▶ **Your task**:
Copy out each of the records below word for word.

▶ **Data entries**:
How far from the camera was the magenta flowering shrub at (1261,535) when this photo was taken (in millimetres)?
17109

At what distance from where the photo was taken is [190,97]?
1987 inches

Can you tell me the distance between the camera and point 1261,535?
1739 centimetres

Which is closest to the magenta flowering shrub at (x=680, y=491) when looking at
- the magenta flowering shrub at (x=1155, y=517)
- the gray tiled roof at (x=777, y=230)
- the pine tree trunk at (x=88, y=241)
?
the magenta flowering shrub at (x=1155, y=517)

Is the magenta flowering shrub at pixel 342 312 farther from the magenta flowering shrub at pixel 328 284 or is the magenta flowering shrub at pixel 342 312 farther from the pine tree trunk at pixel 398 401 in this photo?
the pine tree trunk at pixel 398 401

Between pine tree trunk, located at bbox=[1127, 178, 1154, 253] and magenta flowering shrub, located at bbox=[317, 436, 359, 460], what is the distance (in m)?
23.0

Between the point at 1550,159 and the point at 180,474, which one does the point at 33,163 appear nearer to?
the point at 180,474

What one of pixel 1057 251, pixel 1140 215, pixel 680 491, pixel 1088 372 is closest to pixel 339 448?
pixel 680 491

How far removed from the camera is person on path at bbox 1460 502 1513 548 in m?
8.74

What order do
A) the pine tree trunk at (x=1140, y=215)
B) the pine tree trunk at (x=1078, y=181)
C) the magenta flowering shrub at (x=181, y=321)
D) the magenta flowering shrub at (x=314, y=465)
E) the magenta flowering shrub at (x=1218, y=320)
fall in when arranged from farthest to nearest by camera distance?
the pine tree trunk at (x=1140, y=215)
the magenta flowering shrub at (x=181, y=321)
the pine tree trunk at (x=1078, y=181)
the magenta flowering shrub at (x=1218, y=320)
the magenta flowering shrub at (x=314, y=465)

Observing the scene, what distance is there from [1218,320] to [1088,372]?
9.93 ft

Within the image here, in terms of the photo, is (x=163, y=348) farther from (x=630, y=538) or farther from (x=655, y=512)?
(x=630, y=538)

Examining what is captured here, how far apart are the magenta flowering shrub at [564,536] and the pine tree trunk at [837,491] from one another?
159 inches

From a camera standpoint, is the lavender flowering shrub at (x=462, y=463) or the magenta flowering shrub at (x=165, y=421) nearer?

▶ **Final result**:
How far from the camera was the magenta flowering shrub at (1261,535) when this photo was taken (in millimetres)?
17109

At what distance from where the photo was taken is [190,97]?
1987 inches

Can you tell me the distance between the camera and point 1261,535?
1739 centimetres

Which is closest to the magenta flowering shrub at (x=680, y=491) when looking at
- the magenta flowering shrub at (x=1155, y=517)
- the gray tiled roof at (x=777, y=230)
- the pine tree trunk at (x=88, y=241)
?
the magenta flowering shrub at (x=1155, y=517)

Is the magenta flowering shrub at pixel 342 312 farther from the magenta flowering shrub at pixel 328 284 or is the magenta flowering shrub at pixel 342 312 farther from the pine tree trunk at pixel 398 401 in this photo?
the pine tree trunk at pixel 398 401

Between pine tree trunk, located at bbox=[1127, 178, 1154, 253] and magenta flowering shrub, located at bbox=[317, 436, 359, 460], what is the distance (in m)?
23.0

Between the point at 1550,159 and the point at 180,474, which one does the point at 33,163 appear nearer to?
the point at 180,474

What one of pixel 1057 251, pixel 1140 215, pixel 680 491, pixel 1088 372 is closest to pixel 339 448?
pixel 680 491

How far removed from the camera is person on path at bbox 1460 502 1513 548 in m?
8.74

What order do
A) the pine tree trunk at (x=1140, y=215)
B) the pine tree trunk at (x=1078, y=181)
C) the magenta flowering shrub at (x=181, y=321)
D) the magenta flowering shrub at (x=314, y=465)
E) the magenta flowering shrub at (x=1218, y=320)
fall in when arranged from farthest to nearest by camera distance?
the pine tree trunk at (x=1140, y=215)
the magenta flowering shrub at (x=181, y=321)
the pine tree trunk at (x=1078, y=181)
the magenta flowering shrub at (x=1218, y=320)
the magenta flowering shrub at (x=314, y=465)

Observing the scene, what distance is there from [1218,320] to [1088,372]?
9.93 ft

Within the image here, in terms of the photo, is (x=163, y=348) farther from (x=630, y=538) or farther from (x=655, y=512)?
(x=630, y=538)

Examining what is captured here, how far apart are the magenta flowering shrub at [564,536] and the pine tree trunk at [837,491] from one another?
159 inches

From a camera standpoint, is the lavender flowering shrub at (x=462, y=463) or the magenta flowering shrub at (x=165, y=421) nearer?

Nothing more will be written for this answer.